In all the difficulties I have experienced, I have never engaged in any activity designed to line my own pockets at the expense of any one else. Indeed, even when I was disqualified from acting as a director, opposition counsel described me as "well meaning and sincere" and the Registrar hearing the case described me as a "clear and cogent witness" and that there was "no suggestion of dishonesty". This is because, of course, to be spending my life honouring a promise to repay former creditors - without having any legal requirement whatsoever to do so - by defrauding new investors would be completely self defeating and negate my entire life's work. This can be further seen by my refusal to get involved in anything that would knowingly risk losing investors money (see here). This letter was sent at the time that Worthington's shares were in the middle of active trading when there was no expectation of suspension. Despite all this, Mr Winnifrith and others have gratuitously thrown allegations of fraud around like confetti in a deliberate attempt to undermine the company.
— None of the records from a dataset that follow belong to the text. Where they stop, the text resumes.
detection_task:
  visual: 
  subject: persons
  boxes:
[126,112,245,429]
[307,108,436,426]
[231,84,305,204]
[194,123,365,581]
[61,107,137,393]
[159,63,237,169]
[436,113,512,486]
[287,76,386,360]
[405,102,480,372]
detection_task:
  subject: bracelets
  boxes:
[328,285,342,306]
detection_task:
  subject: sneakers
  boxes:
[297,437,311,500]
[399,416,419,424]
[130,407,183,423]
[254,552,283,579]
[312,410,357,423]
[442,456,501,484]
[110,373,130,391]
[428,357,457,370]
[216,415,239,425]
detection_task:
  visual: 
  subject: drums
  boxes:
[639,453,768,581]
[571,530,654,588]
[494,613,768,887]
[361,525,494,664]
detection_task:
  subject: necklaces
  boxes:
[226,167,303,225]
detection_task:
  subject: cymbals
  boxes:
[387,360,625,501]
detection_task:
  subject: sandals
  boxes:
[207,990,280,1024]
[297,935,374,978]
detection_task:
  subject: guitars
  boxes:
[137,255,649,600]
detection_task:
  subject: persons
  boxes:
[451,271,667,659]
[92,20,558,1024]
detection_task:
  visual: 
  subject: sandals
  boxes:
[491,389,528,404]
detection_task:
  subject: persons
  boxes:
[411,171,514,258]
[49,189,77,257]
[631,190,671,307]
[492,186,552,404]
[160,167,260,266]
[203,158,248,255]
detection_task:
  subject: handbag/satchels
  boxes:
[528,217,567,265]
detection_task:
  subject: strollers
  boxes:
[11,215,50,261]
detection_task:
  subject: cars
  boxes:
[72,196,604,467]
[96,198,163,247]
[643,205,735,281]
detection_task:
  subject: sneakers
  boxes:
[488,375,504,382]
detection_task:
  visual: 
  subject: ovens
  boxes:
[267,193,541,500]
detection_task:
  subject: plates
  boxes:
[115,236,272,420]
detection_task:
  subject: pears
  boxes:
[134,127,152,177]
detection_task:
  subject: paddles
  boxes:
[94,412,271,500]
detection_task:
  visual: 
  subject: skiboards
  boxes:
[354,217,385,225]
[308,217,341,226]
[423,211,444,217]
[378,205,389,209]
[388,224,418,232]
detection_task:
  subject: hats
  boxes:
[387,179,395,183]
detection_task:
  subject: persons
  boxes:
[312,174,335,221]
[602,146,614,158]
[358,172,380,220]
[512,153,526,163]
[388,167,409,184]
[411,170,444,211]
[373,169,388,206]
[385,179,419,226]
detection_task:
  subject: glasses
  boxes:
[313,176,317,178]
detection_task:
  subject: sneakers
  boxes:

If the concerted campaign of sabotage perpetrated by Mr Winnifrith and others is not a criminal offence, it certainly should be, because of the huge damage such false allegations cause, particularly in the Internet age. Proper legal deterrence, to prevent this kind of abuse, is yet to catch up with the digital era. For example, taking an abuser to court to stop gratuitous lies that are multiplied on the Internet involves a lengthy libel process that can take up to 2 years to get to trial. Obtaining an injunction in libel is notoriously hard to achieve: apparently only three being granted over the last few years, two of which were actually for harassment and the third was struck out. Not only that, the defendant at the end of the two year period may not have the means to pay any damages but in the meantime is free to up the ante of abuse pending trial. It would be fairer if the claimant was able to demonstrate that any part of the coverage was manifestly false and, having done so, to require the removal of all material pending trial. This would ensure that those making allegations had to take great care to tell the truth.
I have been fortunate to work with some very honourable people at Worthington who are also deeply committed to ensuring that Worthington investors are successfully protected from the damaging campaign of Tortious Interference that was launched against the Company. This campaign is summarised here, and a summary of the plan for ensuring that Worthington shareholders are protected is here. This website will be constantly updated with news about these and other relevant matters. It is somewhat ironic that the last chapter of my book looks like being played out in public, when I would have preferred it to remain private, but I suppose it has the benefit of enabling people to see a genuine miracle take place, whilst it is still possible to deny that it will.